Text passage START

"It is better to light one small candle than to curse the darkness."—Eleanor Roosevelt
Do the holidays make you…
I never planned to be a solo parent—or depressed. Numerous studies reveal that single parents, especially moms, are at greater risk for depression any time of the year.
Our daily "Must-Dos" are longer than Santa's gift list. The holidays heighten our multiple life stressors and decreased social support. This time of year also reminds us of all our losses—marriage, family, income, lifestyle, and home. Situational depression—feeling sad or unhappy—around the holidays is normal.
Warning Signs of Depression
If you experience several of these symptoms and they will not go away, you're suffering from clinical depression.
- Crying for no apparent reason.
- Becoming enraged at small things.
- Feeling ugly or really bad about yourself.
- Feeling overwhelmed, depressed, restless, or irritable.
- Inability to control negative thoughts, even when you try.
- Constant fatigue or loss of energy. Small tasks exhaust you.

Text passage END
Information START

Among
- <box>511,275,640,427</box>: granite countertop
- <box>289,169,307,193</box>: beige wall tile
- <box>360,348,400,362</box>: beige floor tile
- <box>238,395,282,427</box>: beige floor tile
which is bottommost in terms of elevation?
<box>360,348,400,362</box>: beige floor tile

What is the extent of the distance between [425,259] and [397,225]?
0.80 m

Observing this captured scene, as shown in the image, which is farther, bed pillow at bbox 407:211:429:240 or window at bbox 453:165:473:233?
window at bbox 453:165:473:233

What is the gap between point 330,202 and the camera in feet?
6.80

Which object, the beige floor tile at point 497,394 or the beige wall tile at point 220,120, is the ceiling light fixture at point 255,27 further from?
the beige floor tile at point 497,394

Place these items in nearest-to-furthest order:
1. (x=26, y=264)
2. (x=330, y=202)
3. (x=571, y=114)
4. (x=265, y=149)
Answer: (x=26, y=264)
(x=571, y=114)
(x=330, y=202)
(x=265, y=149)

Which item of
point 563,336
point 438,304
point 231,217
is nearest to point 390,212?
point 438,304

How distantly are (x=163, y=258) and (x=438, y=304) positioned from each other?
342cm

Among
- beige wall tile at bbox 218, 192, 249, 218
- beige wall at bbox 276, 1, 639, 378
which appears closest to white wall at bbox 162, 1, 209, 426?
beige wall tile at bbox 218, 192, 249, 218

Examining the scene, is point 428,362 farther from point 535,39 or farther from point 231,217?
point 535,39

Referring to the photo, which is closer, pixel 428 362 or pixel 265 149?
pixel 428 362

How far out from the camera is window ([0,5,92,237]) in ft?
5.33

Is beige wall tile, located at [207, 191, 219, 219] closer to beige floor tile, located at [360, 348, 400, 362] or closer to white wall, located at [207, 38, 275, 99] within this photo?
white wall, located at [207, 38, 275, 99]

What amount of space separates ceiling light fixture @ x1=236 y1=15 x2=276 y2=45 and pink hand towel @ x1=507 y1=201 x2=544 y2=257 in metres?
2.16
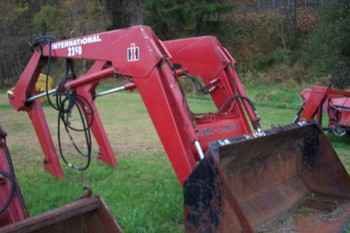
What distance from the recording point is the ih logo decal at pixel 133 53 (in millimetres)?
4068

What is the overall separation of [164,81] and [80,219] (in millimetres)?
1299

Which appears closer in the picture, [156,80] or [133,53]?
[156,80]

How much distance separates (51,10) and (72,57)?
23.4m

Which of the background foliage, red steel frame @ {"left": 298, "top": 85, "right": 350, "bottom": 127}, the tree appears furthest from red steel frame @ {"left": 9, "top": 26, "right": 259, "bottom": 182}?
the tree

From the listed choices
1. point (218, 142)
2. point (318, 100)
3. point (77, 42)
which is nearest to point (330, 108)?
point (318, 100)

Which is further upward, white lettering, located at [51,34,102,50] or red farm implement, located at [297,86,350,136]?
white lettering, located at [51,34,102,50]

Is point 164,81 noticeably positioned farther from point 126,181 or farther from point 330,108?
point 330,108

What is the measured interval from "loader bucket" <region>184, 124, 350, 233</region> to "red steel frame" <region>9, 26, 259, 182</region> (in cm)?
30

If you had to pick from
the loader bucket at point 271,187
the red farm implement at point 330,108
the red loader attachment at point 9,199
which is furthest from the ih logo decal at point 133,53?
the red farm implement at point 330,108

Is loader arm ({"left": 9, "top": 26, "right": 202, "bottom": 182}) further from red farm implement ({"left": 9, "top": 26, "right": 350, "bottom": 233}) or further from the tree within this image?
the tree

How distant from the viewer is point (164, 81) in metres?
3.90

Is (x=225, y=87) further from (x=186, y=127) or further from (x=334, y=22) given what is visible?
(x=334, y=22)

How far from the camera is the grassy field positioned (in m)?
4.53

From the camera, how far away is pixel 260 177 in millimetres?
4500
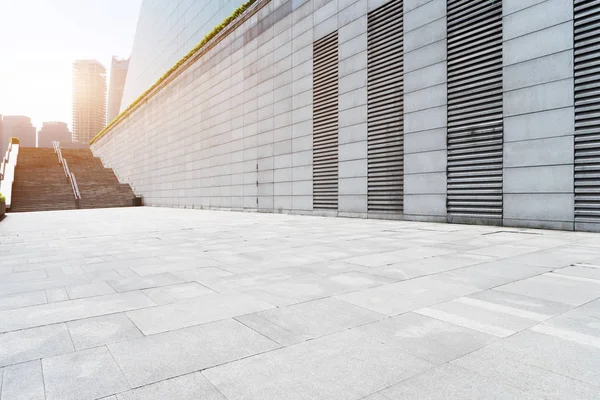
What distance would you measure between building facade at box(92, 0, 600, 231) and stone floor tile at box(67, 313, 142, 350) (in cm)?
1050

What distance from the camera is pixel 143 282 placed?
17.1 feet

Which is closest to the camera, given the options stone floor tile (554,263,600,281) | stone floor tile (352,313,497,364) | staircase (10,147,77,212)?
stone floor tile (352,313,497,364)

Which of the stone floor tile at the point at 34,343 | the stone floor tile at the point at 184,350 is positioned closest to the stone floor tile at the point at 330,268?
the stone floor tile at the point at 184,350

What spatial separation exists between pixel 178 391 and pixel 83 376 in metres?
0.70

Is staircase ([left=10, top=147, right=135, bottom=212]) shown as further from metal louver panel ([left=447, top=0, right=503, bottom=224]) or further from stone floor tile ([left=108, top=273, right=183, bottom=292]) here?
metal louver panel ([left=447, top=0, right=503, bottom=224])

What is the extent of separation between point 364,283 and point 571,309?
210 centimetres

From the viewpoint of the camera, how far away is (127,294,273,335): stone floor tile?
11.6 ft

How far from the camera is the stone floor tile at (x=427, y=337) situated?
2.83 metres

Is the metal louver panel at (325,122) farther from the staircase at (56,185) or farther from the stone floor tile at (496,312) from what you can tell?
the staircase at (56,185)

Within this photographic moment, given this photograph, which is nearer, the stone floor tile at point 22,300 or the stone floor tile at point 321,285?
the stone floor tile at point 22,300

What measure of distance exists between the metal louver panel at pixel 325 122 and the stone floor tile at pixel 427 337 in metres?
13.6

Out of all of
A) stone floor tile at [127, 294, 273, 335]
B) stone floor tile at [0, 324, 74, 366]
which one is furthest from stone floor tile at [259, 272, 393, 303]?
stone floor tile at [0, 324, 74, 366]

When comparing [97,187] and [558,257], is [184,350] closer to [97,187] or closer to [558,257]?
[558,257]

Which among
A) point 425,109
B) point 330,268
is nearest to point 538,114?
point 425,109
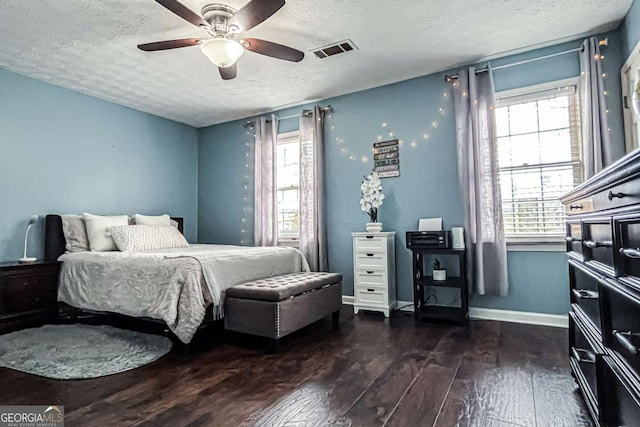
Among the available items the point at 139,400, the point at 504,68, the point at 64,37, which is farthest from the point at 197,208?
the point at 504,68

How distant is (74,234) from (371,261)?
3.28m

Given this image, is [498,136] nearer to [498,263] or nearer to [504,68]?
[504,68]

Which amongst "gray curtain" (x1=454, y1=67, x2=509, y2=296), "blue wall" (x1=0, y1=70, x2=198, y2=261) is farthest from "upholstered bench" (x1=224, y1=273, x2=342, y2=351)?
"blue wall" (x1=0, y1=70, x2=198, y2=261)

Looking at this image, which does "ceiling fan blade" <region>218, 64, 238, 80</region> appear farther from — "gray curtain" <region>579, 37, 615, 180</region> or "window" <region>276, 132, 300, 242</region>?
"gray curtain" <region>579, 37, 615, 180</region>

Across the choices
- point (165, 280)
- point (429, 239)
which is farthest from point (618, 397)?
point (165, 280)

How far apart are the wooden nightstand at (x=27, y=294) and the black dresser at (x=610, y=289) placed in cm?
440

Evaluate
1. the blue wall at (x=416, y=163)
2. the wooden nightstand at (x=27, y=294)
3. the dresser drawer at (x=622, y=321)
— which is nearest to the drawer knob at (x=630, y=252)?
the dresser drawer at (x=622, y=321)

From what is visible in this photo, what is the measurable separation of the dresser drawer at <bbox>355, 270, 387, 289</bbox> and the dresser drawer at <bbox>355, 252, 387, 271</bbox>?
0.14 ft

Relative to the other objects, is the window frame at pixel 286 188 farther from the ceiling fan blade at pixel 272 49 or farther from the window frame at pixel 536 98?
the window frame at pixel 536 98

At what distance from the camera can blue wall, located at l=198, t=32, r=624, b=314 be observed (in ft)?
10.7

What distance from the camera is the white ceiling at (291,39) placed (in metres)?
2.70

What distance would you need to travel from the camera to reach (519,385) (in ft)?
6.56

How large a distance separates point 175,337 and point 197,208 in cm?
326

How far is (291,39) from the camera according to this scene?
3.15 meters
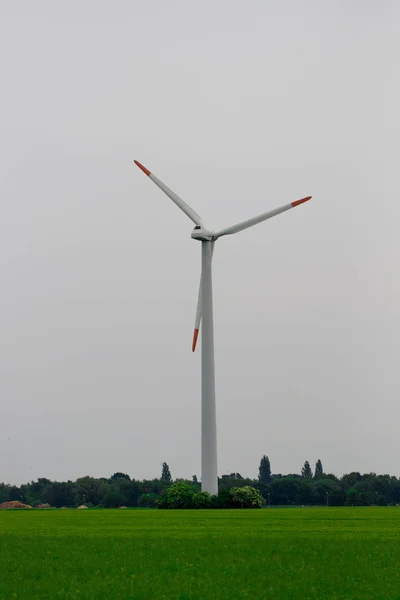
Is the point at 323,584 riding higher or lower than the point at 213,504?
lower

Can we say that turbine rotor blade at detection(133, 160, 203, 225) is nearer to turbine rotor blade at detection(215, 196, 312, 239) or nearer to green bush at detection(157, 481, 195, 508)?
turbine rotor blade at detection(215, 196, 312, 239)

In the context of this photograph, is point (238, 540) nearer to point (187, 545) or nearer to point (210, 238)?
point (187, 545)

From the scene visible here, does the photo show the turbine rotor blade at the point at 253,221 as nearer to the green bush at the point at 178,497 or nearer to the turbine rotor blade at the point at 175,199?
the turbine rotor blade at the point at 175,199

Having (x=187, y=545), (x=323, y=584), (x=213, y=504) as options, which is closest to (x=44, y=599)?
(x=323, y=584)

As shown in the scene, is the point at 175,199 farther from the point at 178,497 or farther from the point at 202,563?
the point at 202,563

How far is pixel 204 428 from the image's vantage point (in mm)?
93625

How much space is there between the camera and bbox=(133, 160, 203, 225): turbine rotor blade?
100438 millimetres

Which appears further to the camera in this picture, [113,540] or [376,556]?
[113,540]

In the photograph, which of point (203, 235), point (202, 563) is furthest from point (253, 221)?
point (202, 563)

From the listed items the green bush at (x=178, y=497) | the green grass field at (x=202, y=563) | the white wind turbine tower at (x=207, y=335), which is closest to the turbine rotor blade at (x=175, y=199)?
the white wind turbine tower at (x=207, y=335)

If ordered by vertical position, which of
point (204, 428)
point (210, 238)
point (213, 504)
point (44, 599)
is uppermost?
point (210, 238)

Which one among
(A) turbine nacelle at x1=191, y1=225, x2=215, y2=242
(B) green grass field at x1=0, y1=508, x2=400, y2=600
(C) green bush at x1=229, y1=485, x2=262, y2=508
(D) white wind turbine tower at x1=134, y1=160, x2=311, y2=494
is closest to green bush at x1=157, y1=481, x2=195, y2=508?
(D) white wind turbine tower at x1=134, y1=160, x2=311, y2=494

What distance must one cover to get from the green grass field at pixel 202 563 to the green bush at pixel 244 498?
119 ft

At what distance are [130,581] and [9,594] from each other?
3.92 metres
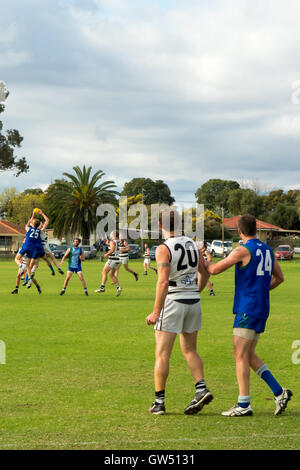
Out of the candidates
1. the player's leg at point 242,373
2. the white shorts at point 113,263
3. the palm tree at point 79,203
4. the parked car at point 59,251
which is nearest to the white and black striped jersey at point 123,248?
the white shorts at point 113,263

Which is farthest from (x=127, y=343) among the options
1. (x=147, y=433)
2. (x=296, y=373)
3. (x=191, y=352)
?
(x=147, y=433)

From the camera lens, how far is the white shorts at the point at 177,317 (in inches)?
263

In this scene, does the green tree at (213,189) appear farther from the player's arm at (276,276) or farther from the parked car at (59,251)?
the player's arm at (276,276)

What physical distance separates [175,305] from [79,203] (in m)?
74.0

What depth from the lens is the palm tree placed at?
7994 cm

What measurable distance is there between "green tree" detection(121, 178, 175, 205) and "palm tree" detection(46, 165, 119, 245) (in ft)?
135

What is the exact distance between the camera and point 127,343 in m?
11.2

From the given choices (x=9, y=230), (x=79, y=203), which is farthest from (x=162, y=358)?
(x=9, y=230)

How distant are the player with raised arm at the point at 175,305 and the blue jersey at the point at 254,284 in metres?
0.49

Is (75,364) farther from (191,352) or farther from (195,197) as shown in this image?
(195,197)

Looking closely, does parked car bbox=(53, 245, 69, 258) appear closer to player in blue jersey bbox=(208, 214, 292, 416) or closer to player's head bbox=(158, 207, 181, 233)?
player's head bbox=(158, 207, 181, 233)

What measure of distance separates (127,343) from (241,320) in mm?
4939

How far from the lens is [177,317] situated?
669cm

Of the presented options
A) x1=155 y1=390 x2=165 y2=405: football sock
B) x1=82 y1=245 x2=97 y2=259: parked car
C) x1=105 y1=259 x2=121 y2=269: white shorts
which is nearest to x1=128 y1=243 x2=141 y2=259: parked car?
x1=82 y1=245 x2=97 y2=259: parked car
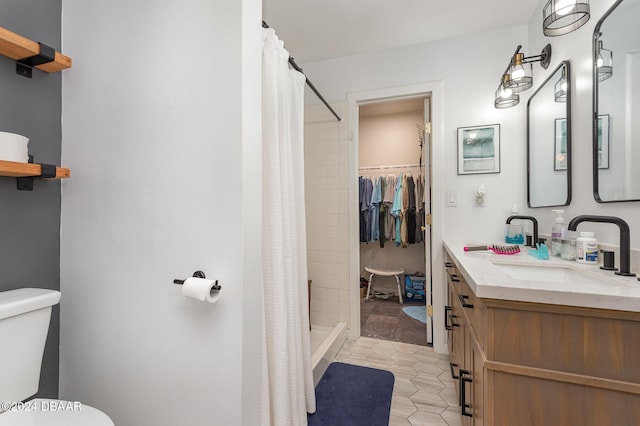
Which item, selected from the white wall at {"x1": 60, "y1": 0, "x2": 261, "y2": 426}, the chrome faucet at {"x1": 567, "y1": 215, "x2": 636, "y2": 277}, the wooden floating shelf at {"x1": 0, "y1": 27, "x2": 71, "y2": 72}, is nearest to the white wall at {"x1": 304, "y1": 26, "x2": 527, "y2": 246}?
the chrome faucet at {"x1": 567, "y1": 215, "x2": 636, "y2": 277}

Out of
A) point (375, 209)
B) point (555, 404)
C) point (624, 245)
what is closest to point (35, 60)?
point (555, 404)

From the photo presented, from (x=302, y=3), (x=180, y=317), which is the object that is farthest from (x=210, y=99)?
(x=302, y=3)

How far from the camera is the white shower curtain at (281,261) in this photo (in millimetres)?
1229

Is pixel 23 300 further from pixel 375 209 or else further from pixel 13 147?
pixel 375 209

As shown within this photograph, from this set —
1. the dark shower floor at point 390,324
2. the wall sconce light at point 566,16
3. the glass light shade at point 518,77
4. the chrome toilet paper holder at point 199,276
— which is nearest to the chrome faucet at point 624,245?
the wall sconce light at point 566,16

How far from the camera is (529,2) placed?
1.92 meters

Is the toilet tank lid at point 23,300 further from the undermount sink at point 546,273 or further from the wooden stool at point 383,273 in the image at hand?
the wooden stool at point 383,273

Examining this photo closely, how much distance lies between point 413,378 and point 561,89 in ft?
6.59

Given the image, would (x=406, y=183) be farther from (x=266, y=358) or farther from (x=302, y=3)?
(x=266, y=358)

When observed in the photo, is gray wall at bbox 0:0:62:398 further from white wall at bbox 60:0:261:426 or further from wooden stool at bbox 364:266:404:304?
wooden stool at bbox 364:266:404:304

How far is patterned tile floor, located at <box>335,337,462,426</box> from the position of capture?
62.6 inches

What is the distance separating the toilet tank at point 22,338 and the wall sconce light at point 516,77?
2.46 metres

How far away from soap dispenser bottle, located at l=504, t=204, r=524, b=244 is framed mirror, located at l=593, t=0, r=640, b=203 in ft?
2.44

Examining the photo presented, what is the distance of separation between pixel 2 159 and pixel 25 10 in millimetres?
609
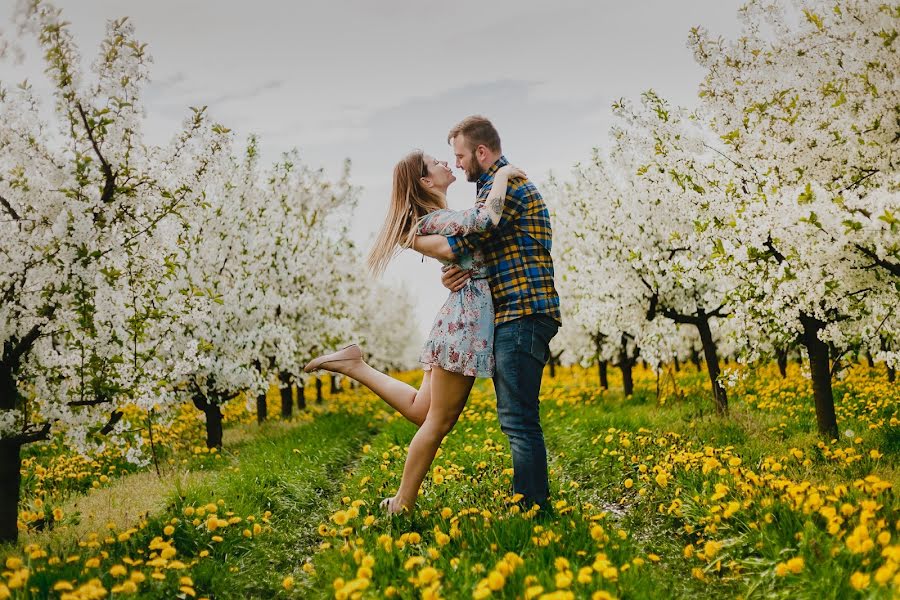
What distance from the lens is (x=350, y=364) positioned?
5.05 m

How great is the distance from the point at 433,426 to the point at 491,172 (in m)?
1.81

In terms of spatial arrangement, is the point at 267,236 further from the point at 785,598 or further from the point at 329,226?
the point at 785,598

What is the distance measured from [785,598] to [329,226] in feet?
45.0

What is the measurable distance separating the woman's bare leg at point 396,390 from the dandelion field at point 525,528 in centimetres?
66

Information END

▸ What you should do:
Quote the passage on holiday depression word for word, beginning at "Warning Signs of" and ending after "at small things.". The records have no connection to the passage on holiday depression.

▸ Problem solution:
Warning Signs of Depression
If you experience several of these symptoms and they will not go away, you're suffering from clinical depression.
- Crying for no apparent reason.
- Becoming enraged at small things.